Cerberus tugged on the leashes guiding the three Belgian Malinois around the corner onto the quaint strip of Main Street. Bruno had been blinded in one eye. Petrol was missing his right back leg, and Daisy—well, physically Daisy was fine. Mentally, not so much. His wife, Maggie, called her Crazy Daisy and threatened to leave him if Daisy destroyed another piece of furniture in a thunderstorm or attacked another visitor.
He ducked into the small public park and, after seeing he was alone, let the dogs off-leash. Mrs. Baker at the B & B across the street would give him an earful if she caught him “letting those attack dogs run wild.” She didn’t seem to care that they had served their country as bravely as any soldier. Daisy stayed by his side, but Petrol and Bruno took off after a wayward seagull. He sat on a slatted wooden bench and pulled a section of the print version of the local paper out of his jacket pocket. Keeping the paper folded in half, he glanced at an article on lead levels in the drinking water in a nearby county. He didn’t care about the article. Ten minutes later, a smartly dressed woman walked briskly toward him. She perched on the bench and pulled out her phone.
“You’re showing your age, my friend. This isn’t how it’s done anymore.”
“Maybe it should be.”
“Well, you certainly make a point, considering recent events. I’ll give you that.”
Cerberus snapped his newspaper to straighten it.
“You asked to see me. The dogs needed a walk.”
The dogs had returned to his side without their quarry. He withdrew a bowl and a canteen of water from the cloth bag he carried and poured water for the dogs.
“Living out your golden years feeding pigeons in the park, is that it?”
He chuckled. “If Maggie had her way.”
“Our man inside got a look in the lab. Not a good one, unfortunately. Not too much to see. One scientist who was,” she quoted directly from the report, “‘eating fried plantains and examining something under a standard microscope.’”
Cerberus waited, scratching Daisy on the small black patch of fur on her chest.
“Something’s off.”
“You mean what he didn’t see more than what he did.”
“Exactly.

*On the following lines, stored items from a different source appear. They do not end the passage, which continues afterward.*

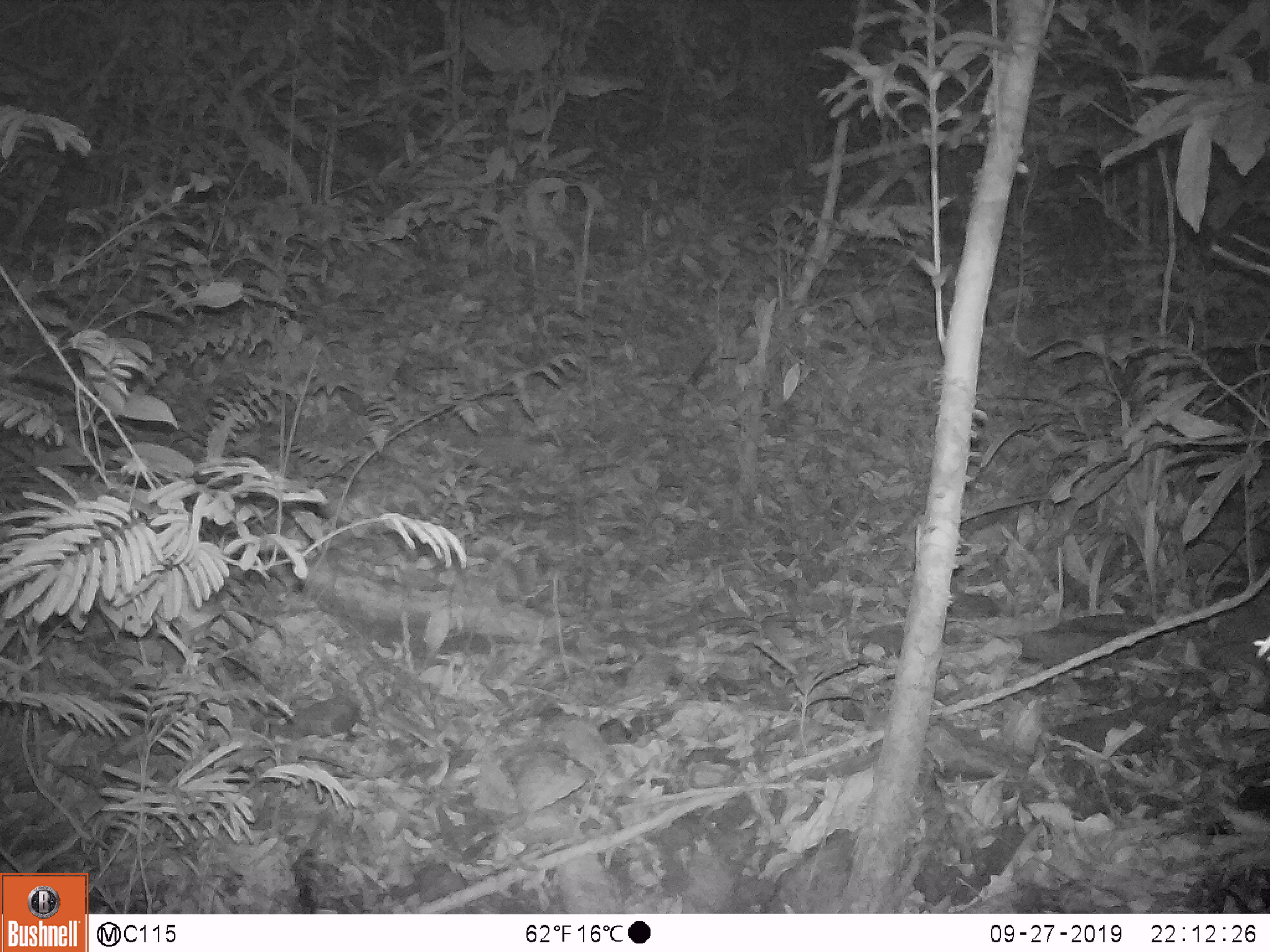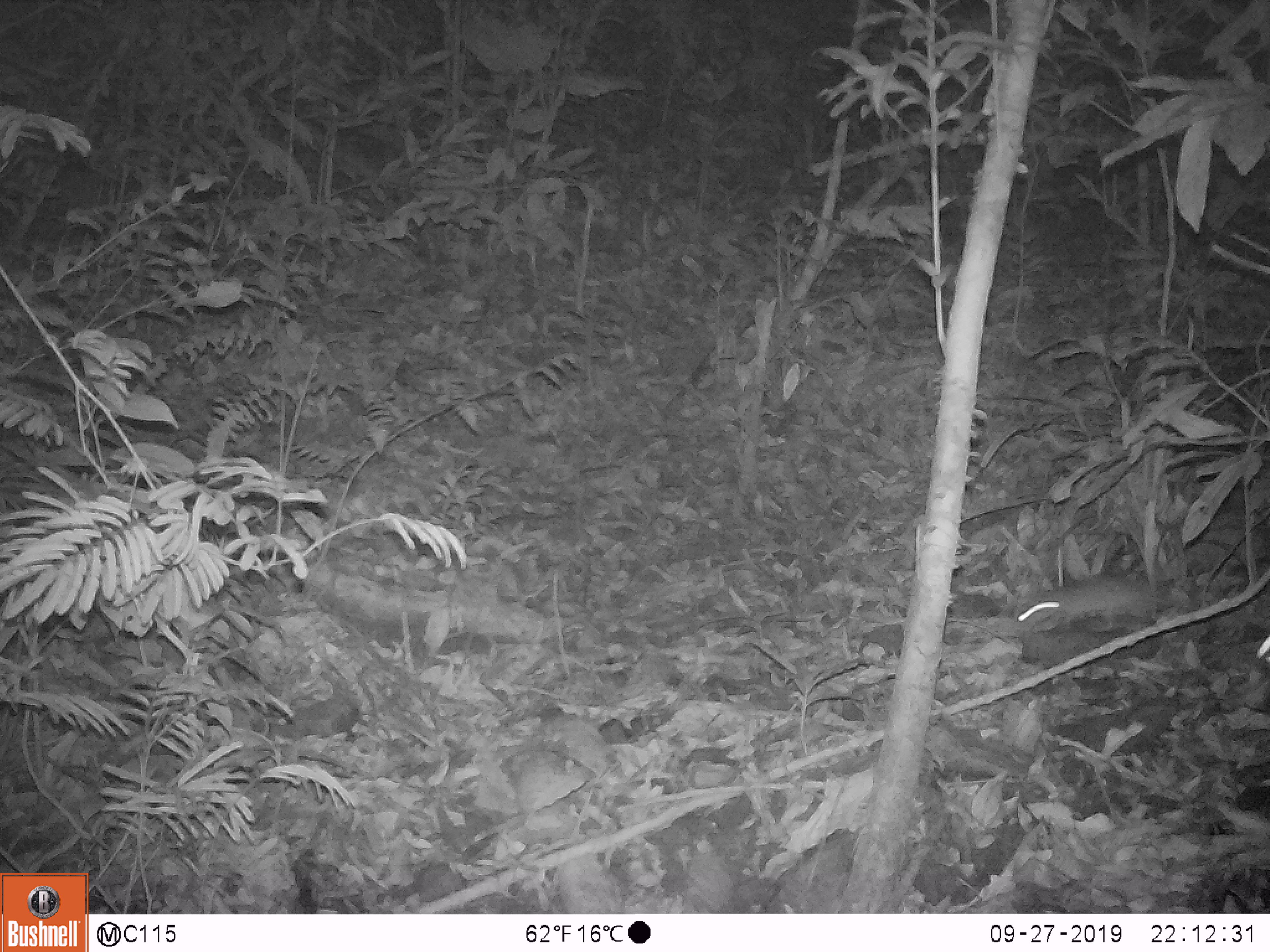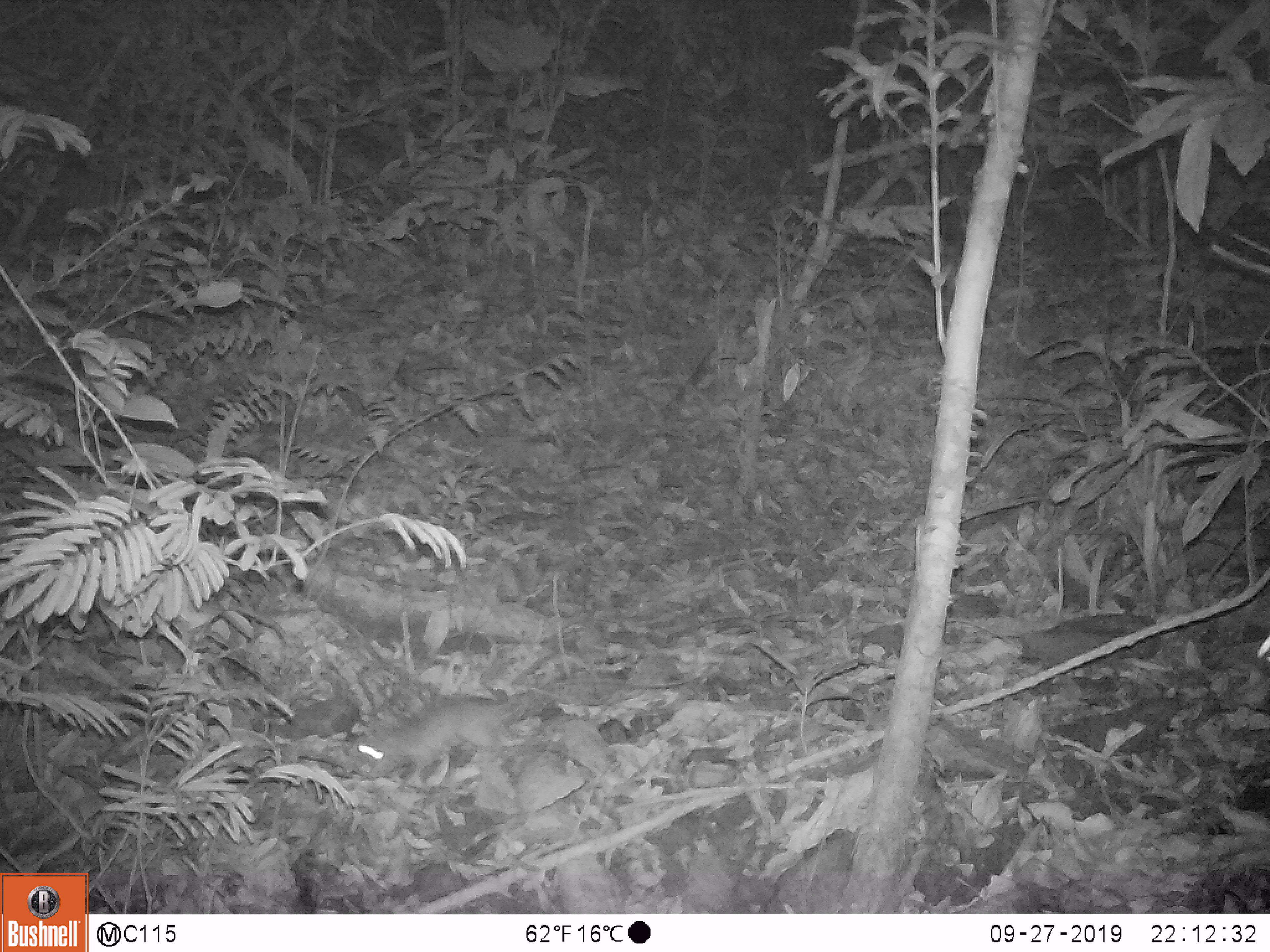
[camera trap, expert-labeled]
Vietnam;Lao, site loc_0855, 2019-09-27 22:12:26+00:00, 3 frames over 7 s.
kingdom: Animalia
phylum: Chordata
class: Mammalia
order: Rodentia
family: Muridae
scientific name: Muridae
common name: old-world mice and rats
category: unidentified murid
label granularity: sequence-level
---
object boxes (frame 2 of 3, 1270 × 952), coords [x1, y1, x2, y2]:
unidentified murid: [1018, 575, 1175, 642]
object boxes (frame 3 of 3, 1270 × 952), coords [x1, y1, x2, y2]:
unidentified murid: [351, 688, 553, 787]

No protective gear, no clean room.”
“Could be a fairly stable toxin. Or it needs to be combined with another component.”
“Maybe he discovered it’s no longer viable.” He withdrew a gnawed tennis ball from his pocket and tossed it across the grass. Petrol and Bruno took off after it.
“He’s lining up buyers. He has something of value.”
“Anything coming out of Pingfang is a top priority.”
“Agreed.”
“The construction workers who discovered the remains and the package, are they still breathing?”
“I assume so. After they handed over the package to the imposters, they went about their business.”
“I want to send North over to talk to them.”
“Why?”
“Because we are making a lot of assumptions, and it would be nice to have some facts when potentially hundreds of thousands of lives are on the line.”
“I think it’s unnecessary. We know it’s a weapon. We know it’s from Detachment 731. It has to be a bioagent of some sort.”
“But what sort? There’s no such thing as too much information.”
“True. All right, let me know if he discovers anything useful.” The woman stood, pocketed her phone, and walked back toward an idling SUV.